A protester holds up an anti-Brexit poster the day after the referendum. Photograph: Matt Cardy/Getty Images
A protester holds up an anti-Brexit poster the day after the referendum. Photograph: Matt Cardy/Getty Images

Post-referendum chaos shows the inadequacy of our political class

This article is more than 7 years old
Michael White

Today’s politicians lack the intellectual heft and stature of our bygone leaders

Britain’s self-harming Brexit crisis, its unsettling outcome made worse by the feeble incoherence of the political class’s response, again highlights a wider problem for us all. What has gone wrong with quality control on the production lines of leadership in public life?

It’s not just our problem, of course, any more than aggressive populism tinged with nationalism is unique to Brexit, though parochial Brexiters may think so. There are people like them, thinking the same, in every country; that’s the point. Our national mood, angry and resentful, is part of a bigger malaise. Let’s call it Trumpery.

But 30 years ago substantial figures with weighty experience, powerful intellects and low cunning still swirled around at the top of politics. Love her or hate her, Margaret Thatcher was already the dominant prime minister since Churchill in his heyday, a major world figure, trusted confidante of both Ronald Reagan and Mikhail Gorbachev.

But there was also Denis Healey and Michael Foot, Nigel Lawson and Geoffrey Howe, Roy Jenkins, Shirley Williams and David Owen, Tony Benn too in his way, Jim Prior, Douglas Hurd; also rising figures like John Major, Neil Kinnock, a popular leftwing leader of the Labour party committed to necessary discipline in the search for power he made possible for Tony Blair and Gordon Brown.

Your list may be different (Norman Tebbit was a redoubtable populist, a nicer forerunner of Nigel Farage), but you get my point. How many members of the Cameron cabinet can you name, let alone the latest shadow cabinet resigners? Monday’s new appointees from Camp Corbyn? Let’s not dwell on them beyond wishing them good luck. They will have time to read their briefs in peace, because few voters remotely care.

Is Boris as substantial a figure as fellow Etonians, Hurd or Harold Macmillan? Is Michael Gove as clever as Brexit types like Labour’s Peter Shore or Tory Peter Lilley? Does John McDonnell’s temperament and CV make him remotely as electable and qualified to be chancellor as robust figures like Healey and Ken Clarke so obviously were? Are any of them as nimble as four-times prime minister Harold Wilson?

[Supplied data]
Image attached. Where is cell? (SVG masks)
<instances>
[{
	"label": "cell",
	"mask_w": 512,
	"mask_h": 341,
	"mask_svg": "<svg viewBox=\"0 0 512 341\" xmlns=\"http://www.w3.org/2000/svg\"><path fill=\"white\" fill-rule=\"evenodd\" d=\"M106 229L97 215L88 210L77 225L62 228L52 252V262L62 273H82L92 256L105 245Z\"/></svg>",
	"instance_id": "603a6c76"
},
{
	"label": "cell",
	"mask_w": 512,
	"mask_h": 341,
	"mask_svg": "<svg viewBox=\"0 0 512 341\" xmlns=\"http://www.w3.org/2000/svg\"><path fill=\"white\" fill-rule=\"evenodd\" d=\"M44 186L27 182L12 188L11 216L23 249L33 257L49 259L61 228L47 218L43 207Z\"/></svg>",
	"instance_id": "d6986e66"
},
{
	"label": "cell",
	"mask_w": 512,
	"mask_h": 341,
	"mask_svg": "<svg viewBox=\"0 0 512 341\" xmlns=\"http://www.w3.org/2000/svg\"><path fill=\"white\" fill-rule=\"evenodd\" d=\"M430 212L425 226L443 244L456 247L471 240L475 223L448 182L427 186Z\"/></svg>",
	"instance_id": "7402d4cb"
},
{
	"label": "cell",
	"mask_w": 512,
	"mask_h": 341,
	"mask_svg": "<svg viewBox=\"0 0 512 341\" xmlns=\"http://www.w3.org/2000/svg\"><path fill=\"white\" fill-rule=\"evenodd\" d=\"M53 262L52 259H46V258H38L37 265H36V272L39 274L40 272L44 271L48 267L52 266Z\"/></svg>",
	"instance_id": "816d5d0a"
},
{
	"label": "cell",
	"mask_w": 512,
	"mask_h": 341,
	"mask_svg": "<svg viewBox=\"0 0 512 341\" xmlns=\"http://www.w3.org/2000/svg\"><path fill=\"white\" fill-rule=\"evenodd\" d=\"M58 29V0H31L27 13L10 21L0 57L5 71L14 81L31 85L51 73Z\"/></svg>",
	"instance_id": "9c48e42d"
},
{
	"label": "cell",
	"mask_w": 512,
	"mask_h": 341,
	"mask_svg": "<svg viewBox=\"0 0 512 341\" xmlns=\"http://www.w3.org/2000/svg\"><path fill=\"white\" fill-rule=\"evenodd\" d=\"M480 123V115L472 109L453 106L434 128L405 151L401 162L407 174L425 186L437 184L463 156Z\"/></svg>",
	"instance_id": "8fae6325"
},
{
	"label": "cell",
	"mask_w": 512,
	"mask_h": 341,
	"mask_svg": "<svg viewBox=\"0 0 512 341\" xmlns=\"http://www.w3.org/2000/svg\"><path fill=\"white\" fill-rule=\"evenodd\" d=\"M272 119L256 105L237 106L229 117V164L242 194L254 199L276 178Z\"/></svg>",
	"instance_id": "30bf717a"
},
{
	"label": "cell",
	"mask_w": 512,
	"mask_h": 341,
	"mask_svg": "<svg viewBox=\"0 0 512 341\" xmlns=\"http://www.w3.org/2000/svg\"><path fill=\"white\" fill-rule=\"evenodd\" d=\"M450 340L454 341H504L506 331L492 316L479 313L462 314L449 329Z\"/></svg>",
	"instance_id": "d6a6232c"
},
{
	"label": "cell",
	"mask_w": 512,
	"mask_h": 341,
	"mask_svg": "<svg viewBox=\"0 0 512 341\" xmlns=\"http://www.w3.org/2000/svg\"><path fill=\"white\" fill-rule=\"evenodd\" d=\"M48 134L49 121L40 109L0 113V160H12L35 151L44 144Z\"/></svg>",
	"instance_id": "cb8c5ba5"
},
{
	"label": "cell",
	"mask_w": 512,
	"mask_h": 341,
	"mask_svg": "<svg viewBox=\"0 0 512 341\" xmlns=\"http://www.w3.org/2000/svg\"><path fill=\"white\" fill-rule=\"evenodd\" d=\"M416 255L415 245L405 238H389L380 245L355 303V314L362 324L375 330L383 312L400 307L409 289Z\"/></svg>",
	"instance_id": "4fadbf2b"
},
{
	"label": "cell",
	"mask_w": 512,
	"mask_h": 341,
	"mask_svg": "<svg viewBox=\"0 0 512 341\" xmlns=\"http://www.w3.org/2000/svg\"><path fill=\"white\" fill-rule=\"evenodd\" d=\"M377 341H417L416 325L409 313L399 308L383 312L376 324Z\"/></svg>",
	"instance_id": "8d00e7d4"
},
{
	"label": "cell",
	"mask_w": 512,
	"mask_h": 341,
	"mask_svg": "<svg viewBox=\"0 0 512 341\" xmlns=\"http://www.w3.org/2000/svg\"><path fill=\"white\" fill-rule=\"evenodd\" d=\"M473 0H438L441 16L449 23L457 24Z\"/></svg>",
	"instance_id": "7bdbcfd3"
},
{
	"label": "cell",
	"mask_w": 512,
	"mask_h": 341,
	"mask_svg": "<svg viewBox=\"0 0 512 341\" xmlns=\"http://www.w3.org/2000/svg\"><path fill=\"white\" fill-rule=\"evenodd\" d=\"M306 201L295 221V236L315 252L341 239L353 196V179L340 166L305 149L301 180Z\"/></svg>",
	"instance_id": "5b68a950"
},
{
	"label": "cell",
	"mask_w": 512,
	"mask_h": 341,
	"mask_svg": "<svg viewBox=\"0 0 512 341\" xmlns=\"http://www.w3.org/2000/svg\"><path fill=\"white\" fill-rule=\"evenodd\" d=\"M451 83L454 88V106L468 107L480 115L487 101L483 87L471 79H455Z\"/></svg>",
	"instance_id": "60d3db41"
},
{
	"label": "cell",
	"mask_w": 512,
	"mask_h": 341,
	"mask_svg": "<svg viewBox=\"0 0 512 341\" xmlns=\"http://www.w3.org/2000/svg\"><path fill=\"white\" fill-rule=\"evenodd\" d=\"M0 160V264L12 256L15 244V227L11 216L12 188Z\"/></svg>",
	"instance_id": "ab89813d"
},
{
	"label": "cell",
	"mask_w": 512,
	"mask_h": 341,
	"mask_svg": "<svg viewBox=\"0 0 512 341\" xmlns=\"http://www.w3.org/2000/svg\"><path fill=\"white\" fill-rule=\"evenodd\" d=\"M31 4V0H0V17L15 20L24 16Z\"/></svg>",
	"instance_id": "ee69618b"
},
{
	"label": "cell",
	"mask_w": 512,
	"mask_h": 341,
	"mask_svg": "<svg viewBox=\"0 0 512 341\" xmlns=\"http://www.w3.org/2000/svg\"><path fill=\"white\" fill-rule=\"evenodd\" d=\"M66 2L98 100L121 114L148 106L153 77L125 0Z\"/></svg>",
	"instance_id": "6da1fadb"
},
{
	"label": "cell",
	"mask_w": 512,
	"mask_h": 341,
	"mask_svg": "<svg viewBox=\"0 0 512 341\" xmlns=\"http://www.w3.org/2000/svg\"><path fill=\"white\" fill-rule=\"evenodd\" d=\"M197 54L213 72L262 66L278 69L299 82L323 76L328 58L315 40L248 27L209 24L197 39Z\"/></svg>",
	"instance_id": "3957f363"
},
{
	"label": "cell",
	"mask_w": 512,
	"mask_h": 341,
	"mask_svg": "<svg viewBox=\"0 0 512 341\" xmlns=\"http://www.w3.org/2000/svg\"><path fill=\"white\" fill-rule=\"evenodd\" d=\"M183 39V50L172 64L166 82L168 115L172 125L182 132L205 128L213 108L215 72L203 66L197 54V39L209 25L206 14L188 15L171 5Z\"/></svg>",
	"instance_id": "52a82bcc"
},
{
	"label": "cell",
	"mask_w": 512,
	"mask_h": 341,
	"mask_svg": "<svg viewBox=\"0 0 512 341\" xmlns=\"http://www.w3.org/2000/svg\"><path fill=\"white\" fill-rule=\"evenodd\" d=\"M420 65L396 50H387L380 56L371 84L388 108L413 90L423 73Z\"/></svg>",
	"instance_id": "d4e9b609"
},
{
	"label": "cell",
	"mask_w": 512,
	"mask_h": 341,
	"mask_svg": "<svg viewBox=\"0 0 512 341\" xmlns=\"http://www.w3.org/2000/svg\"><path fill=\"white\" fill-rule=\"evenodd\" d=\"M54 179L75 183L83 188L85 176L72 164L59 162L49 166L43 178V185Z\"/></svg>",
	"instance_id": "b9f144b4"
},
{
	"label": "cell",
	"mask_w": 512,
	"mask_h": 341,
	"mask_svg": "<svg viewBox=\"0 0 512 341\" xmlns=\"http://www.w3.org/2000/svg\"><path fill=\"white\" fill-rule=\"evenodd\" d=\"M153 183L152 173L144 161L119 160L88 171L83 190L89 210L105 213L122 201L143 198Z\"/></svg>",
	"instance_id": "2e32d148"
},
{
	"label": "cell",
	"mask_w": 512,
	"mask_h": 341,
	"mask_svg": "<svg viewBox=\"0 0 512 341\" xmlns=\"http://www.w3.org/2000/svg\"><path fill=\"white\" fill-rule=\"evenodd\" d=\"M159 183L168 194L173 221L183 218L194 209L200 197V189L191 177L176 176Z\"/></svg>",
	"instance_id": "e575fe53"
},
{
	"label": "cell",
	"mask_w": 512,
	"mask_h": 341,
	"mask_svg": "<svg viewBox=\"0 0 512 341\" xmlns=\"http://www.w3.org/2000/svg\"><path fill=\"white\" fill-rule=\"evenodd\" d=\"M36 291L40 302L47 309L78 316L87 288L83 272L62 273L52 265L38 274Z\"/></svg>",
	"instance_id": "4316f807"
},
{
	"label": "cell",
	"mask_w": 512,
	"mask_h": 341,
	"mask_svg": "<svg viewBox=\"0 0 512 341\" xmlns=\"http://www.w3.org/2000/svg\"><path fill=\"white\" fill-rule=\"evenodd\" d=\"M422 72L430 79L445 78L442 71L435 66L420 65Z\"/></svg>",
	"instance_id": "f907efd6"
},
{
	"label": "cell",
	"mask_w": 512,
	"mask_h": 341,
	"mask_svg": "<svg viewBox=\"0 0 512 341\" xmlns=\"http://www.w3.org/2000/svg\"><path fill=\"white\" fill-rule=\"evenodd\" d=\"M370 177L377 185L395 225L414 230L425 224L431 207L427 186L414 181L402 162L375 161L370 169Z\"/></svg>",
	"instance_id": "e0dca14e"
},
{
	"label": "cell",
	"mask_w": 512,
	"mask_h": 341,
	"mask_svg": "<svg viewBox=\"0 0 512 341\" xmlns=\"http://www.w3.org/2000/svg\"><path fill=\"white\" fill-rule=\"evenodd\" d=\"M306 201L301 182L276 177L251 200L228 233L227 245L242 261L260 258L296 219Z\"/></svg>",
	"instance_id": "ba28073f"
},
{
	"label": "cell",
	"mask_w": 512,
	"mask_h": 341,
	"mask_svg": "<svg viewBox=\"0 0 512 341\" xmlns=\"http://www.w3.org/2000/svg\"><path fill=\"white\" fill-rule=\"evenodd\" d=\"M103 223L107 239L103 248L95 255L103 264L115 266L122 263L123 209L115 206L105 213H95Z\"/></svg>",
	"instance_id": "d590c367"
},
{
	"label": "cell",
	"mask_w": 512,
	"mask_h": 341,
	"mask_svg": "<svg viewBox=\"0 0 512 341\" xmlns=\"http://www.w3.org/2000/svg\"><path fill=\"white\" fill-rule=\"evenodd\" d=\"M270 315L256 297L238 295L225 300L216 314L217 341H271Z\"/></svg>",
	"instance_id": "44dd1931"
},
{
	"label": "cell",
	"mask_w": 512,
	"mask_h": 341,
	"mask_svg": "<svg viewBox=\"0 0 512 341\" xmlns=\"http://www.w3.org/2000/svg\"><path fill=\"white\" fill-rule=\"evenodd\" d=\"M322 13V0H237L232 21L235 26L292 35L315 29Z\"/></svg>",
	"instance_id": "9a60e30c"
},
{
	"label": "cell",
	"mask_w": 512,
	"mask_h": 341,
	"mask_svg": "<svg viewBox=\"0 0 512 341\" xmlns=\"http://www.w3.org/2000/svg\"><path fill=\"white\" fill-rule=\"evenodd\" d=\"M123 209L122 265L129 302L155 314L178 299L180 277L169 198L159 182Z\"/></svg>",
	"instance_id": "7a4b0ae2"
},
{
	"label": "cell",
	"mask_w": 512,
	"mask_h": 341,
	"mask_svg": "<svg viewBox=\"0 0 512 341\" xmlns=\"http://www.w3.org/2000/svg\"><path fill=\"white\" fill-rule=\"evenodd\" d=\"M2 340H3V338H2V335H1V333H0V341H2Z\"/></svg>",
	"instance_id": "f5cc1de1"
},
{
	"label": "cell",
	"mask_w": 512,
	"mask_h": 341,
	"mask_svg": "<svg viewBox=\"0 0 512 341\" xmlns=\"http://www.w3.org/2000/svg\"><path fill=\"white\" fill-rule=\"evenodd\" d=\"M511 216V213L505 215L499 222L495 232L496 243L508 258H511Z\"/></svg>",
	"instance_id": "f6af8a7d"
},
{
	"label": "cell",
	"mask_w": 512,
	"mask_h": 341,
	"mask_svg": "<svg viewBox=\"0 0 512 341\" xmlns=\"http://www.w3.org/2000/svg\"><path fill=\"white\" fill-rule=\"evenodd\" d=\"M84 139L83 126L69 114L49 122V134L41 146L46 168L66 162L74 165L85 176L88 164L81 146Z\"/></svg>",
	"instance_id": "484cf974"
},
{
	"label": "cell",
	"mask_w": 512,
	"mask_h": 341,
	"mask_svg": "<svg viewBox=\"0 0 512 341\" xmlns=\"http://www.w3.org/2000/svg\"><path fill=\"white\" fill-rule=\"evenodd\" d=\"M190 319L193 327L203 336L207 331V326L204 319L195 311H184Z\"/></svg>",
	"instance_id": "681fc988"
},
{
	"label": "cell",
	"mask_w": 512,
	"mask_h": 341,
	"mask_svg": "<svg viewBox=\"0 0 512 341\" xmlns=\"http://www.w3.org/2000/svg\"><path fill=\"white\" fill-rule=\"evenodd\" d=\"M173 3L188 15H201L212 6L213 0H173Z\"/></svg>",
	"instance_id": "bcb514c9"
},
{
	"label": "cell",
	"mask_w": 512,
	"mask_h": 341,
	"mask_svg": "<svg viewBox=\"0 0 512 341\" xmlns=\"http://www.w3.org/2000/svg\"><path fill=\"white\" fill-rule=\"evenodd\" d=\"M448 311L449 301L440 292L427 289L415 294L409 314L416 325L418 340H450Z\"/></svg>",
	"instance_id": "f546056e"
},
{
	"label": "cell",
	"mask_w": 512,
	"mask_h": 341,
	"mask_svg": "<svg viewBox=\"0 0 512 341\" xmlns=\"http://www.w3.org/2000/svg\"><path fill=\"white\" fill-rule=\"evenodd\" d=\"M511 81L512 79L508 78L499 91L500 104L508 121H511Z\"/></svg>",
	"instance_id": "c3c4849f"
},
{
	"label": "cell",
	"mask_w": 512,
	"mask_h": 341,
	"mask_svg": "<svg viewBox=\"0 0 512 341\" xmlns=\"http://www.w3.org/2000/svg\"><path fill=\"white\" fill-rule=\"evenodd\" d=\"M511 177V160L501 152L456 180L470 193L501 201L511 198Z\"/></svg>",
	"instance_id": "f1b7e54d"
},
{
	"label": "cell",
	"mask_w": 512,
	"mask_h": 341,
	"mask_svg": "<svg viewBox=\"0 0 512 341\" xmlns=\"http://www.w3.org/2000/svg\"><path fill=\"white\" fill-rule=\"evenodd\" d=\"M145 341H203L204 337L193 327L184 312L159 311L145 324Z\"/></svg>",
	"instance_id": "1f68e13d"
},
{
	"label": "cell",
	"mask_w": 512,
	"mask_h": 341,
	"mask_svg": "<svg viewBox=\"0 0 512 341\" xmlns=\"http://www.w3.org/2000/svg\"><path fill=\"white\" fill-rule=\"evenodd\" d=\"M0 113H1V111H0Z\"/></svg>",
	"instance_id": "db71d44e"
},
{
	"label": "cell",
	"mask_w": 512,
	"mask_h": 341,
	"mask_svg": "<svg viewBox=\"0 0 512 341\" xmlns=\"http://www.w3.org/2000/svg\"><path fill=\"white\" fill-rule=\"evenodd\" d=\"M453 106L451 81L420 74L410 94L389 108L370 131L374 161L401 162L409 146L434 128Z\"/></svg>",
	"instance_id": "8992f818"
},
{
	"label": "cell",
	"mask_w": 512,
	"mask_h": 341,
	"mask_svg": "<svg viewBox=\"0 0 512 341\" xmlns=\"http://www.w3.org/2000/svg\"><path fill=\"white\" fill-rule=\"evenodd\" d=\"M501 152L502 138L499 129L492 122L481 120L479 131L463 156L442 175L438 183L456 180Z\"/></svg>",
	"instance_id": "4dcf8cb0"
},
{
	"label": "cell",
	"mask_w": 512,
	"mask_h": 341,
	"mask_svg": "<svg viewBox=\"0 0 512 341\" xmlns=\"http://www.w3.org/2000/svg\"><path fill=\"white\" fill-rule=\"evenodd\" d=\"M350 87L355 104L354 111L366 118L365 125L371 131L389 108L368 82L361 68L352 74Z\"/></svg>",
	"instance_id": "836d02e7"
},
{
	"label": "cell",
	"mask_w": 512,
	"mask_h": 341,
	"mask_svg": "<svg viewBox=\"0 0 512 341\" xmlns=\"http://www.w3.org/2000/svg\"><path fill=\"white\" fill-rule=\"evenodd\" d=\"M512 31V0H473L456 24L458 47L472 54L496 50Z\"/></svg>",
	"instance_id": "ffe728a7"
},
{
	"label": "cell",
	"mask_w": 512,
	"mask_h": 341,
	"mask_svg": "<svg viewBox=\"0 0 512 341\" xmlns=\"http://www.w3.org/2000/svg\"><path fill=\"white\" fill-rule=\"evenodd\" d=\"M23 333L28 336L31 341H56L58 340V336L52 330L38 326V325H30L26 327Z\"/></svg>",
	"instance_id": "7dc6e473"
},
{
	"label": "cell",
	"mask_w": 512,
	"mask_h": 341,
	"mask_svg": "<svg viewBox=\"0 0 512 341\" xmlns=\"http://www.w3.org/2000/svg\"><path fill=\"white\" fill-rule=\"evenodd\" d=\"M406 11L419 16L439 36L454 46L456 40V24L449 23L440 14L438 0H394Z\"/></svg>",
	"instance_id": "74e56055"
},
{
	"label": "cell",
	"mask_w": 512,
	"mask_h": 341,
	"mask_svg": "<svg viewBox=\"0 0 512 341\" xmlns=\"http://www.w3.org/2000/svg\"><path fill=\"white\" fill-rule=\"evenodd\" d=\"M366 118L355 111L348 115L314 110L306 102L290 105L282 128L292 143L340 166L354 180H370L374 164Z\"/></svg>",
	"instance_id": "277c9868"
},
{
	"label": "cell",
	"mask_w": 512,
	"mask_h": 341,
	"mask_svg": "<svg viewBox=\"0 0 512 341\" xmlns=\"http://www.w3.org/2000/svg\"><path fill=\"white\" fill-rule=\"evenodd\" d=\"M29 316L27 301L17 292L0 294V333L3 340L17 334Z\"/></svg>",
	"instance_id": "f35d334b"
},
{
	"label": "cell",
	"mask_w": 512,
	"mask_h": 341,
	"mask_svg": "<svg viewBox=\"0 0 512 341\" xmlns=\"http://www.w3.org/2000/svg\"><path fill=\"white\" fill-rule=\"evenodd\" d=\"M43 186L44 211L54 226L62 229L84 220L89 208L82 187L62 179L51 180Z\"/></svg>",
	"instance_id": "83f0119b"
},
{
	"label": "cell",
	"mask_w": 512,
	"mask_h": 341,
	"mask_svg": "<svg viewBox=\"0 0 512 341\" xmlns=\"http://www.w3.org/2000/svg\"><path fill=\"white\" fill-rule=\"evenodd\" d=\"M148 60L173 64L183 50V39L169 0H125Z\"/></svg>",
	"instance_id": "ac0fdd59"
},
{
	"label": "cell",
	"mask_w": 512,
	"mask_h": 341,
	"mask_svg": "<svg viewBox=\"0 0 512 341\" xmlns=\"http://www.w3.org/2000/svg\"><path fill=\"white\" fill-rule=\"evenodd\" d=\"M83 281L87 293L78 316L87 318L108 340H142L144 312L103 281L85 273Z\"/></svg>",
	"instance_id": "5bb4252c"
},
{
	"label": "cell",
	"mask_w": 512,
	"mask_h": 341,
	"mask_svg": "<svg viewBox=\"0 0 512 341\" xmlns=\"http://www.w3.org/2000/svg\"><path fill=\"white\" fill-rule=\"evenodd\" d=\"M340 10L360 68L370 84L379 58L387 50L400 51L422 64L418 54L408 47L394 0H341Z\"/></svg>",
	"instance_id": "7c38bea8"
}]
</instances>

[Requirements]
**a.** Answer these questions from the article on Britain's political class:
(i) Who is credited with the photograph of the protester?
(ii) Of which two world leaders was Margaret Thatcher a trusted confidante?
(iii) How many times was Harold Wilson prime minister?
**b.** Revise everything in the records from their first line down to and including the line containing "186L27 182L12 188L11", replacing "instance_id" with "instance_key" and leaving all else unchanged. Return only those lines.
The records are unrelated to the article.

[Exercise solutions]
**a.**
(i) Matt Cardy/Getty Images
(ii) Ronald Reagan and Mikhail Gorbachev
(iii) Four times

**b.**
Image attached. Where is cell? (SVG masks)
<instances>
[{
	"label": "cell",
	"mask_w": 512,
	"mask_h": 341,
	"mask_svg": "<svg viewBox=\"0 0 512 341\" xmlns=\"http://www.w3.org/2000/svg\"><path fill=\"white\" fill-rule=\"evenodd\" d=\"M106 229L97 215L88 210L77 225L62 228L52 252V262L62 273H82L92 256L105 245Z\"/></svg>",
	"instance_key": "603a6c76"
},
{
	"label": "cell",
	"mask_w": 512,
	"mask_h": 341,
	"mask_svg": "<svg viewBox=\"0 0 512 341\" xmlns=\"http://www.w3.org/2000/svg\"><path fill=\"white\" fill-rule=\"evenodd\" d=\"M44 186L27 182L12 188L11 216L23 249L33 257L49 259L61 228L47 218L43 207Z\"/></svg>",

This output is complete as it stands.